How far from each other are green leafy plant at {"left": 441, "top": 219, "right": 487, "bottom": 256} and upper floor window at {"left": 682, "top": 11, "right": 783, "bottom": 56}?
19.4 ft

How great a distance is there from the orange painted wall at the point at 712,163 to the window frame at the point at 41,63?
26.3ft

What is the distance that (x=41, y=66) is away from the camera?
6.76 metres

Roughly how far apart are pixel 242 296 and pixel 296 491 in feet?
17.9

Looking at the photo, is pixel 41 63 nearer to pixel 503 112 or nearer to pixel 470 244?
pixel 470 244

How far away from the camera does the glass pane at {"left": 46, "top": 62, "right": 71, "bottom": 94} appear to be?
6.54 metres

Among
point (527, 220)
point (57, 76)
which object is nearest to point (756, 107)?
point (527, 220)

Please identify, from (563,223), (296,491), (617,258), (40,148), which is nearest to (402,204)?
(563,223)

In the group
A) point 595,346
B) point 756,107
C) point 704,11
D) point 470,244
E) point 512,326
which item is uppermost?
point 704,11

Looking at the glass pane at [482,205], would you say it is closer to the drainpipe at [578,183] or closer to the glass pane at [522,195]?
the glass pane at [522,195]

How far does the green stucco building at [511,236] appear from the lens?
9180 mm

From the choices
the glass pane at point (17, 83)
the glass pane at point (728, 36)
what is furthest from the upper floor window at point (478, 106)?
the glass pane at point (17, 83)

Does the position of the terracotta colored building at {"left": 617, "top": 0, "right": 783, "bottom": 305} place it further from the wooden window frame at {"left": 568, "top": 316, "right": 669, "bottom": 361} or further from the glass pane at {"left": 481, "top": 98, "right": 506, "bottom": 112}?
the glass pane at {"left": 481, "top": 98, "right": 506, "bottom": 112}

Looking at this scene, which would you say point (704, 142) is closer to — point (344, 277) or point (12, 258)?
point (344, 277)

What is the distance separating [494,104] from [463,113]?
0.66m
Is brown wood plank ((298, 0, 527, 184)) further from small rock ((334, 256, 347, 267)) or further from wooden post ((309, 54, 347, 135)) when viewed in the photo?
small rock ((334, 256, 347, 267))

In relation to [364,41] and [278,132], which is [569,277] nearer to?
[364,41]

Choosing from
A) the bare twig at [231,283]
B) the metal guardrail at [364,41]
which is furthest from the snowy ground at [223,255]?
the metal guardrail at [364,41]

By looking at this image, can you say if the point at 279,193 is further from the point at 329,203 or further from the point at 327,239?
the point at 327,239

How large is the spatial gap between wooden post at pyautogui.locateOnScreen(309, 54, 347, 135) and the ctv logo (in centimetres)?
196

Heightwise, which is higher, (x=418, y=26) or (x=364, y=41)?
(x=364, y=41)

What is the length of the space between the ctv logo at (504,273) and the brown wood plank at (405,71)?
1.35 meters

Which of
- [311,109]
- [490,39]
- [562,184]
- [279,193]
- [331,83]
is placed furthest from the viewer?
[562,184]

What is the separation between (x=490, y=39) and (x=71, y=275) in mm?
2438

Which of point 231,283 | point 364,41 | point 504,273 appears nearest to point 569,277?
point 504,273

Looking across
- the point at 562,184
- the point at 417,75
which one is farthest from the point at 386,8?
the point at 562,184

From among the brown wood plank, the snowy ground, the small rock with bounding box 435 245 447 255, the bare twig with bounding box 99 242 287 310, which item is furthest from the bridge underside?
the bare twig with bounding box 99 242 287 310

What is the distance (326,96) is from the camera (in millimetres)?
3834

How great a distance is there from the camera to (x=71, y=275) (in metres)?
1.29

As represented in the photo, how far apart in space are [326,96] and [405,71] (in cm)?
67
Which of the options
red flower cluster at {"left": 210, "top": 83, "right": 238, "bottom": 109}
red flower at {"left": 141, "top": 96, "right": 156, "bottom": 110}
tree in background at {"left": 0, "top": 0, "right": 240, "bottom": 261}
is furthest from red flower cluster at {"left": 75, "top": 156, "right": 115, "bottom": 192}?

-- Task statement --
Switch "camera" to "lens" in the records from the line containing "What is the distance (326,96)" through the end of the records, and reproduce only those lines with all other text unchanged.

-- The solution --
What is the distance (326,96) is from the lens (in millimetres)?
3834

How great a distance is there from the lens to (x=71, y=275) (in metres)?
1.29

As represented in the photo, how far apart in space are [326,96] and [405,71] (in cm)?
67
Which of the options
red flower cluster at {"left": 210, "top": 83, "right": 238, "bottom": 109}
red flower at {"left": 141, "top": 96, "right": 156, "bottom": 110}
tree in background at {"left": 0, "top": 0, "right": 240, "bottom": 261}
is furthest from red flower cluster at {"left": 75, "top": 156, "right": 115, "bottom": 192}?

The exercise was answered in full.